• **GIVEN TEXT**
--

September 13, 2016
By Mark Terry, BioSpace.com Breaking News Staff
Even if you haven’t paid much attention to them, most people have heard the disclaimer on TV ads for Pfizer ’s Chantix that the drug might cause “potential changes in behavior, depressed mood and suicidal thoughts.” For at least two years, Pfizer has been trying to get the U.S. Food and Drug Administration (FDA) to let them modify those statements and eliminate the “black box” warning on the product. In a report released this week by the FDA, staffers who reviewed the company’s clinical trial of Chantix, raised questions about how Pfizer researchers evaluated and recorded neuropsychiatric events.
“The trial was designed in a well-intentioned attempt to capture somewhat ill-defined and complex neuropsychiatric phenomena,” the report stated. “However, many problems in the implementation were apparent upon review of the collected data.”

--

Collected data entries
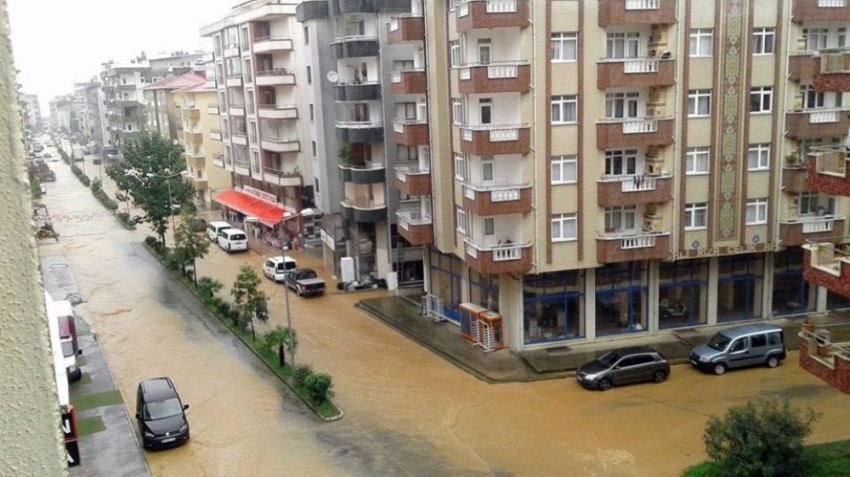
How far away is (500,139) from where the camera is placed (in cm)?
2411

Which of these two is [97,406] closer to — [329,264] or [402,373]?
[402,373]

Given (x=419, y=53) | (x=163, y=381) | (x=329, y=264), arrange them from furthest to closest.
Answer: (x=329, y=264)
(x=419, y=53)
(x=163, y=381)

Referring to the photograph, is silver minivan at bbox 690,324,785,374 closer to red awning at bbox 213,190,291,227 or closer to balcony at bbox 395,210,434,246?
balcony at bbox 395,210,434,246

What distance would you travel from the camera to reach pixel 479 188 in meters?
24.6

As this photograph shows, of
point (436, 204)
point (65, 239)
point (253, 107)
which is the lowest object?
point (65, 239)

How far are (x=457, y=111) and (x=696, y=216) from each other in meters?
8.56

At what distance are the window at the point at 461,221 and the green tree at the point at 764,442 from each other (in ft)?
42.8

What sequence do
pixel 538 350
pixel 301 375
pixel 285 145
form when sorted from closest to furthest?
1. pixel 301 375
2. pixel 538 350
3. pixel 285 145

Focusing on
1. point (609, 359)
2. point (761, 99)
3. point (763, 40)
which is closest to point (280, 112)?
point (761, 99)

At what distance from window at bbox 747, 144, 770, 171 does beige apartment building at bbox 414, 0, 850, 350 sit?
1.8 inches

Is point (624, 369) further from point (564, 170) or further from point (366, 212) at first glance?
point (366, 212)

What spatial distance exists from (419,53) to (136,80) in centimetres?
6789

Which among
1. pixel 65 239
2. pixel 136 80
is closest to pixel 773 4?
pixel 65 239

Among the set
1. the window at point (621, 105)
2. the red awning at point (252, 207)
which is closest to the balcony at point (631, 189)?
the window at point (621, 105)
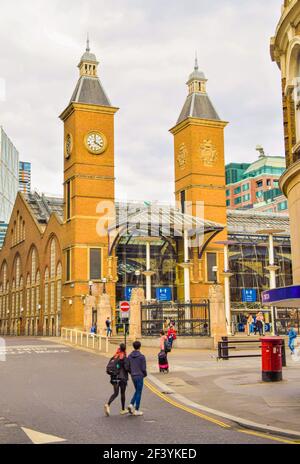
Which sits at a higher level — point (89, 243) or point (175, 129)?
point (175, 129)

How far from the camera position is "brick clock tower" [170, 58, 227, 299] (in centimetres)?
6444

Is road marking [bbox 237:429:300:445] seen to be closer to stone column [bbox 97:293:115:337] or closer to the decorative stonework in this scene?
stone column [bbox 97:293:115:337]

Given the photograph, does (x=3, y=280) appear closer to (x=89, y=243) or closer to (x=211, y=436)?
(x=89, y=243)

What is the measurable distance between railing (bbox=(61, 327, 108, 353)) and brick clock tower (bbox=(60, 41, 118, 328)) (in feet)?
33.9

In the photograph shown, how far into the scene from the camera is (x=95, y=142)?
200ft

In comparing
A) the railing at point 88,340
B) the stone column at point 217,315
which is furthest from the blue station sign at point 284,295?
the railing at point 88,340

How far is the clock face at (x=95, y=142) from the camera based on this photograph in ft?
198

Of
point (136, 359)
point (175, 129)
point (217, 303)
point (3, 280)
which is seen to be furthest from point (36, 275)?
point (136, 359)

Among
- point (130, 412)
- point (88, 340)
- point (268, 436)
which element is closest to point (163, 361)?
point (130, 412)

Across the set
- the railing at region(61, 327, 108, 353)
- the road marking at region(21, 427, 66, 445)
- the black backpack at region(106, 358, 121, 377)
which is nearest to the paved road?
the road marking at region(21, 427, 66, 445)

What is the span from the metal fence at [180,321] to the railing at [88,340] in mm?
3384

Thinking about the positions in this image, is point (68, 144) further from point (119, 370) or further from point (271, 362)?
point (119, 370)

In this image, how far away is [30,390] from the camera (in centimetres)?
1755
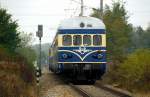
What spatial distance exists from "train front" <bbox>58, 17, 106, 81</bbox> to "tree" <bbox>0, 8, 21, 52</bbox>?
801 centimetres

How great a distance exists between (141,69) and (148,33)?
9851cm

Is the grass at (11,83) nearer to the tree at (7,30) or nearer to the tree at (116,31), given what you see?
the tree at (7,30)

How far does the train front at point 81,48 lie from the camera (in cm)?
3000

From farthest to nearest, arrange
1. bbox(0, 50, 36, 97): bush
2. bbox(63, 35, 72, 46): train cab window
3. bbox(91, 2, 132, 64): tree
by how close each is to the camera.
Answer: bbox(91, 2, 132, 64): tree → bbox(63, 35, 72, 46): train cab window → bbox(0, 50, 36, 97): bush

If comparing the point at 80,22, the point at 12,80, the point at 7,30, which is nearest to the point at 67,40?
the point at 80,22

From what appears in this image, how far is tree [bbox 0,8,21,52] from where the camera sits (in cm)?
3794

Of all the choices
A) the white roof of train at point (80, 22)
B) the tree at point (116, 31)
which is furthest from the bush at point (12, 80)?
the tree at point (116, 31)

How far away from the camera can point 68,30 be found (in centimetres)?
3034

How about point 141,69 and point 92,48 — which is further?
point 92,48

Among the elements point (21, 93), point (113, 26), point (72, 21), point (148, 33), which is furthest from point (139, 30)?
point (21, 93)

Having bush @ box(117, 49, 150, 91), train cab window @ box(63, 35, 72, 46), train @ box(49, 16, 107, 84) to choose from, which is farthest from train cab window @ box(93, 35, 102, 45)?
bush @ box(117, 49, 150, 91)

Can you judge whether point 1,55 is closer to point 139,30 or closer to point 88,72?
point 88,72

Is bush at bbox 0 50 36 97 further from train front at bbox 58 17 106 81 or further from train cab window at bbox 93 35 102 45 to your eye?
train cab window at bbox 93 35 102 45

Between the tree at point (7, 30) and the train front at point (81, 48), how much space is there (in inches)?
315
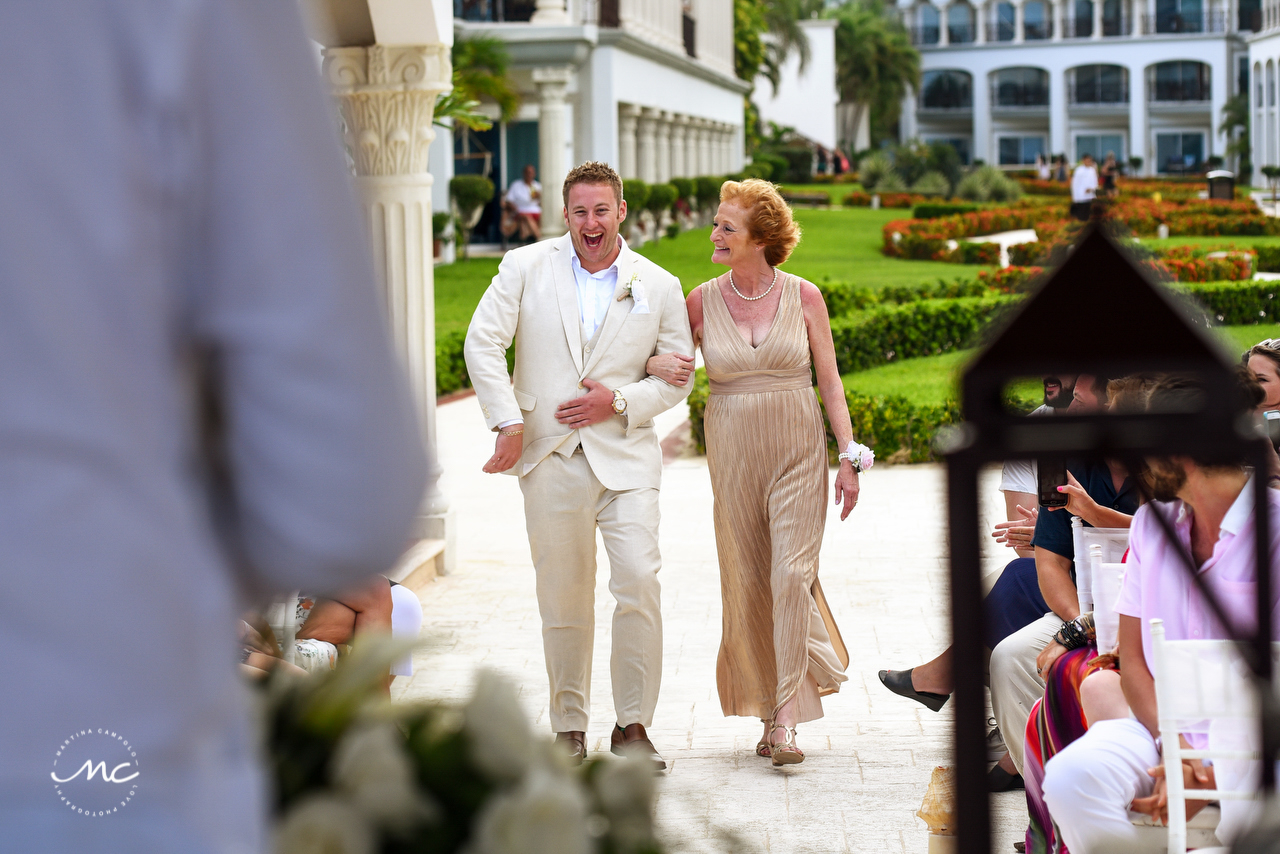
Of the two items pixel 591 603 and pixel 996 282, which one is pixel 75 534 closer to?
pixel 591 603

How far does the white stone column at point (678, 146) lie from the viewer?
37219 mm

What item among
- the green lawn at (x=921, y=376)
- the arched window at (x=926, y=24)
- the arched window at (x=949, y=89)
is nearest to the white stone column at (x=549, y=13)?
the green lawn at (x=921, y=376)

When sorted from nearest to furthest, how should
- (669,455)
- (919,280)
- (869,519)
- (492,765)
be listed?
1. (492,765)
2. (869,519)
3. (669,455)
4. (919,280)

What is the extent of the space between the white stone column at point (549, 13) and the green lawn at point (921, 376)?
44.5ft

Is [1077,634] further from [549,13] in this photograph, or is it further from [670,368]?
[549,13]

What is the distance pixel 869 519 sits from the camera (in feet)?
29.4

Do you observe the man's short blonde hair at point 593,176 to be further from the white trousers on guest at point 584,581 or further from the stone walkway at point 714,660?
the stone walkway at point 714,660

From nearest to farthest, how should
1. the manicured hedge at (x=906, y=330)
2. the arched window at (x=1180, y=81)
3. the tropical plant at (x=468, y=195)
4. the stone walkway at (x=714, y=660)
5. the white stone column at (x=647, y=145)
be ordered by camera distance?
1. the stone walkway at (x=714, y=660)
2. the manicured hedge at (x=906, y=330)
3. the tropical plant at (x=468, y=195)
4. the white stone column at (x=647, y=145)
5. the arched window at (x=1180, y=81)

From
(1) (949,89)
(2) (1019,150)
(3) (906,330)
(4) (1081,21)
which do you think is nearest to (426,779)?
(3) (906,330)

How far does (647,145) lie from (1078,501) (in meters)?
30.2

--

• **ACTIVITY**
Go on with the news report on the FDA's review of Pfizer's Chantix trial, starting right after its last sentence.

• **ANSWER SPACE**
Chantix is a drug used to help stop smoking. The trial in question was partially designed to evaluate 16 different categories of neuropsychiatric side effects. Those 16 were further split into 261 different medical terms. Examples include “agitation,” which could also be defined as “restlessness” or “disturbance in attention.”
The study compared Chantix to GlaxoSmithKline ’s Zyban versus a placebo or nicotine patch in smokers with and without a history of psychiatric disorders. Pfizer’s interpretation of the study found there were minimal side effects, but the FDA did not agree, hence the warning and verbiage.
The FDA argues that there were inconsistencies in the data collection and in how researchers described the severity of some of the side effects.
“Ultimately, what was reported as an adverse event,” James Rusnak, chief development officer of Pfizer’s cardiovascular metabolic unit told Reuters, “was determined based upon the investigator’s local determination of the subject presenting in front of them.”
In addition, Rusnak pointed out that the study was conducted at multiple centers, so any systemic subjectivity on the part of investigators was unlikely. It was also a blinded study, so the researchers didn’t know whether the participants were on Chantix, Zyban, placebo or a patch.
European regulators dropped the warning label in May, where the drug is marketed as Champix. Outside experts will hold a meeting Wednesday in Silver Spring, Maryland, to provide the FDA with a recommendation on changes to the warnings for Chantix and Zyban.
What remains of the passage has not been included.